Thursday, June 07, 2012

MelbJVM meetup #4

Last night I attended the 4th Melbourne Java & JVM Users Group meeting, and it was fantastic! Here are the highlights.

  • Pizza, beer, over 30 40 developers all talking to each other.
  • JBehave. The first speaker was Aaron Walker who gave a presentation and short demo on JBehave. JBehave is about Behaviour Driven Development - it's a way of writing tests in plain English and is perfect when you need to communicate tests to (or collaborate on tests with) other teams such as BAs or testers. A quick example is below.

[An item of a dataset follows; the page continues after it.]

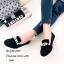 รองเท้า Loafer Style MIUMIU (สีเทา) thumbnail 8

    Scenario: User signs up with invalid data
    Given I am on the sign up page
    When I fill in "Email" with "invalid email"
    And I submit the sign up form
    Then I should see error messages

    The scenarios can easily be written by testers or BAs or devs. The Given, When, And and Then clauses get matched to actual Java test code through annotations, e.g.

    @When("I fill in $email with $data")
    public void enterEmailAddress(
          @Named("email) String email,
          @Named("data" String data) {
       // ...
  • Technology Radar by ThoughtWorks. The second speaker was Scott Shaw from ThoughtWorks who presented a register of technologies and techniques that ThoughtWorks maintain called Technology Radar: It is essentially a survey of a wide variety of tech options ThoughtWorks thinks you should Adopt, Trial, Assess or Hold (avoid)! Important Adopt items included REST, HTML 5, polyglot persistence (relational DBs are not the only option) and polyglot programming (Java is not the only language that runs on the JVM). Interesting Avoid items included Enterprise Service Bus, Java Portal Servers, GWT and Dart.

    I think one of the most important Adopt topics Scott discussed was Infrastructure as Code: there are so many tools now that automate the setting up of a server. You should be able to completely automate the initialisation of a server, it's configuration and deployment of all applications/DBs. These automation scripts etc are infrastructure that should be treated just like code: kept in source control and executed as needed. The consequence of this approach is that you shouldn't need admins to continually log into systems to configure them - human involvement means room for manual error: adjust a script, trash and re-create the server as needed.